Fri Mar 27, 2015 3:18 pm

Quoting rcair1 (Reply 10):
No. Terrorism is violence/terror used to affect political change. We have no evidence that this was such an act.
If, it turns out to be confirmed that the copilot did this on purpose, then it is murder.
If it turns out there there was a political motivation - like 911 - then it is terrorism.

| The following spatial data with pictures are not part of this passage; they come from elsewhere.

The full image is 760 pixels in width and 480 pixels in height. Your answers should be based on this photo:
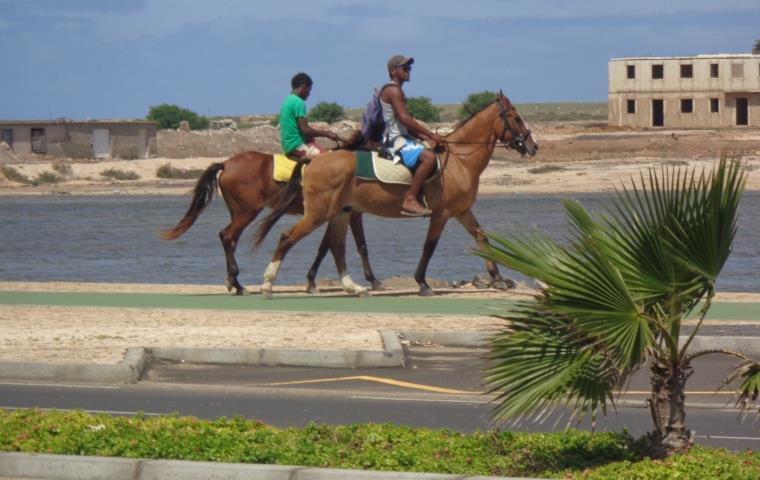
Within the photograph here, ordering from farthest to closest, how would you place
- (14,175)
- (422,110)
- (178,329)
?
(422,110), (14,175), (178,329)

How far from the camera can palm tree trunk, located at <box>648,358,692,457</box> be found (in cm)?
870

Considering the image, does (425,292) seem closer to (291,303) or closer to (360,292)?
(360,292)

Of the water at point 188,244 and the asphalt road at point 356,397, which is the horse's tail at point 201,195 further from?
the asphalt road at point 356,397

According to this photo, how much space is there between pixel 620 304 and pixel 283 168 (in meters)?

Here in the U.S., it is merely workplace violence. I will not argue your definition of terrorism, as it is the most common (first definition when searched). That being said, when an individuals personal motivation(s) leads them to take a plane full of 'innocent' people/civilians (anyone not acting in an official military role) and slams it into the side of a mountain, it will certainly cause a state of fear (Terror, by definition) among the civilians onboard and in the minds of those hearing about the tragedy. The results of such actions are derived from a person(s) without the mental capacity or compassion for life. Plain and simple. I am not a PCer. You can play with any definition you desire. The actions of the 9/11 terrorists and the pilot in this case are identical. They took an airplane and brutally killed/murdered everyone onboard ...... needlessly. Cowardly. You claim that the 9/11 case was politically motivated. Religiously motivated is more likely. I believe that any person(s) that will take human life in this manner are mentally unstable (putting it lightly). Whether for religious reasons or personal reasons. They are not 'right' in the head. They are evil. These types of people will continue to conduct acts of terror (a state of fear). Folks can play with the PC definitions all they want. BTW, the 9/11 pilots also crashed those airplanes with all people onboard .... on purpose.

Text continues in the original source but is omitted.